- [REQUIRED WORK] Take from the entries below the stretch from the line with "A mugwort plant, and" through the line with "Tulpenveld in het Rijndistrict van Neuss", and return it exactly, leaving the pictures out.

- [DATA TO USE]
····················
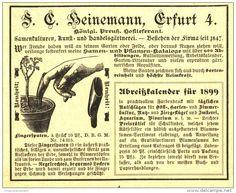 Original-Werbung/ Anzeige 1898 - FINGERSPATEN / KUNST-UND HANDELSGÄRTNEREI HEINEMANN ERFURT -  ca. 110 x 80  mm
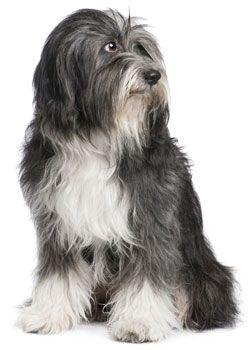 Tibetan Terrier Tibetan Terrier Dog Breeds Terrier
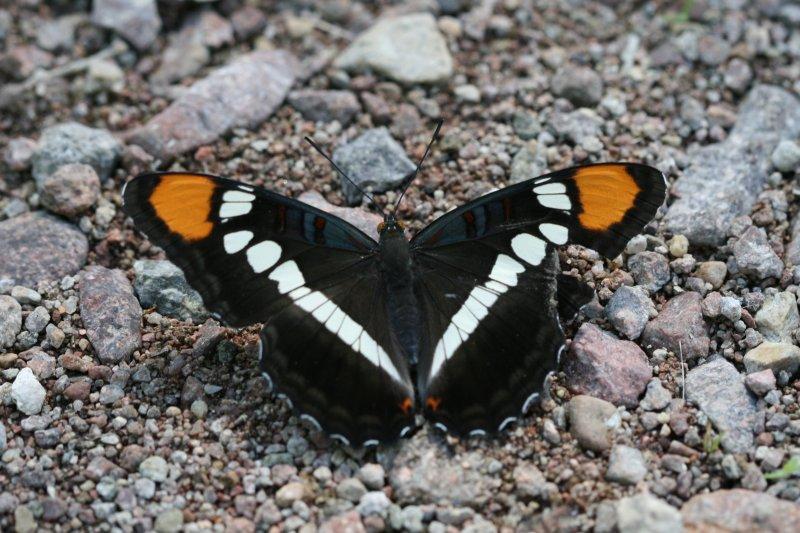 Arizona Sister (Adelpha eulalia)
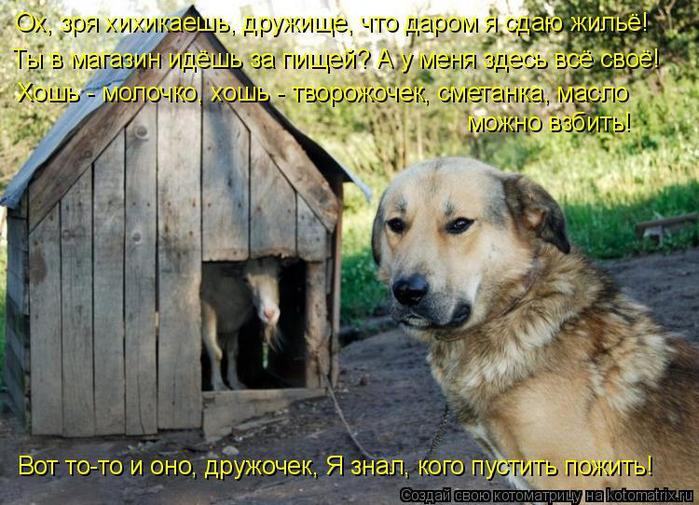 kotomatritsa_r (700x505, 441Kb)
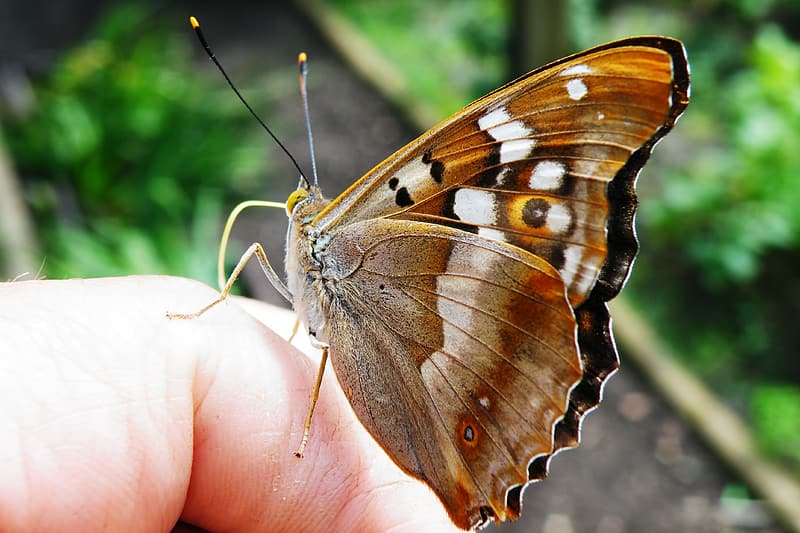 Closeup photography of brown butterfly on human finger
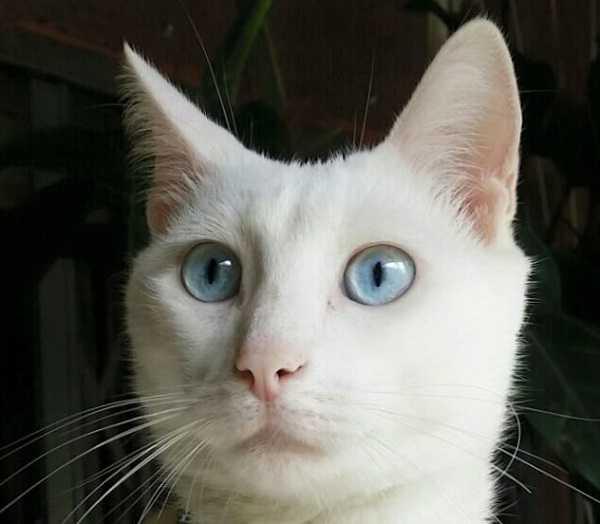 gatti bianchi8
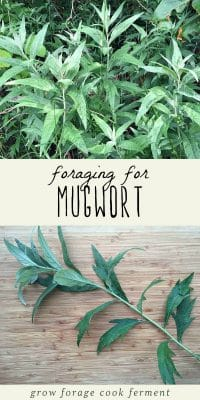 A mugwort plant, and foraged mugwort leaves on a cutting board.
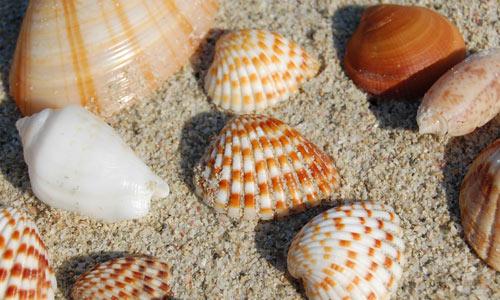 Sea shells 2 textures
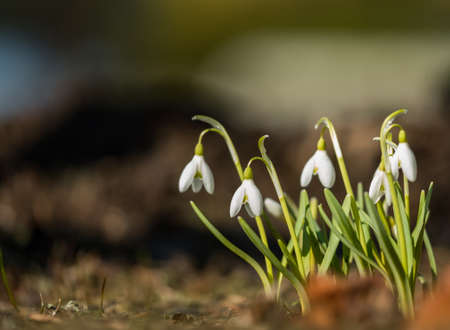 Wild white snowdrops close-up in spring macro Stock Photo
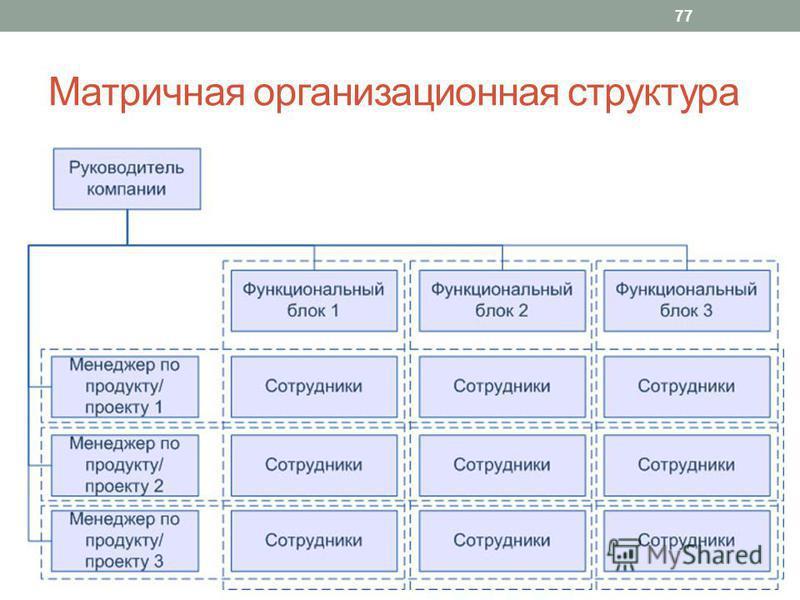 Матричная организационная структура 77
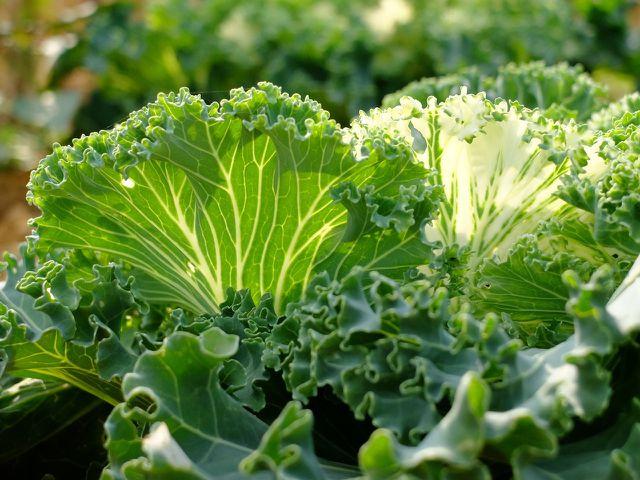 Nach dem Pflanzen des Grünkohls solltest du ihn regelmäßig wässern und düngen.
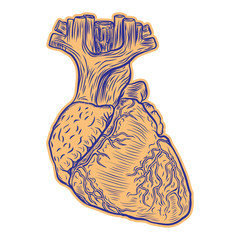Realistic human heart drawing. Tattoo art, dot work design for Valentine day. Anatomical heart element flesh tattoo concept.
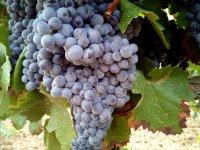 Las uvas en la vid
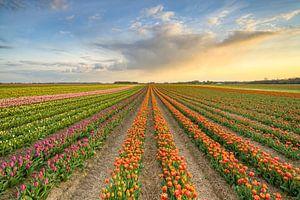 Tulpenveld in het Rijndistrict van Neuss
····················
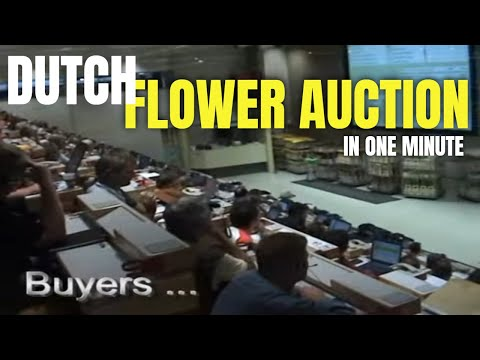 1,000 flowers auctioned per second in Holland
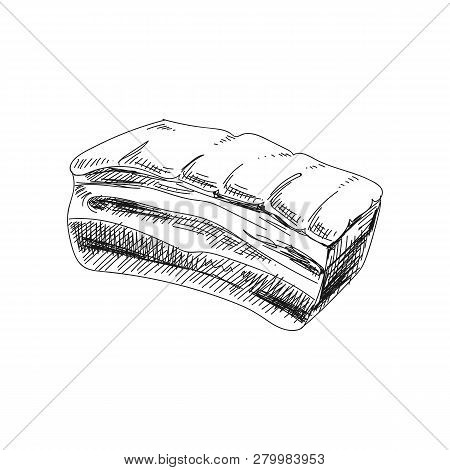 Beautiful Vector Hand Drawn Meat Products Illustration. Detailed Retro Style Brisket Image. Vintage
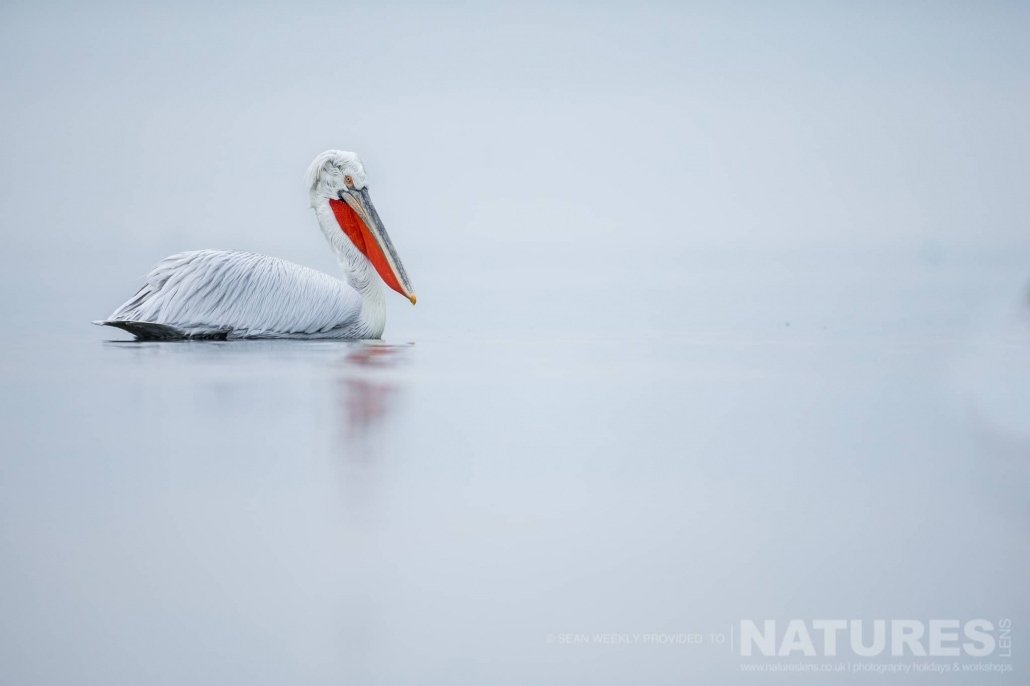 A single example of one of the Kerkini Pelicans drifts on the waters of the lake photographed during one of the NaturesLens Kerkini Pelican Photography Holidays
····················
- [EXERCISE RESPONSE]
 A mugwort plant, and foraged mugwort leaves on a cutting board.
 Sea shells 2 textures
 Wild white snowdrops close-up in spring macro Stock Photo
 Матричная организационная структура 77
 Nach dem Pflanzen des Grünkohls solltest du ihn regelmäßig wässern und düngen.
Realistic human heart drawing. Tattoo art, dot work design for Valentine day. Anatomical heart element flesh tattoo concept.
 Las uvas en la vid
 Tulpenveld in het Rijndistrict van Neuss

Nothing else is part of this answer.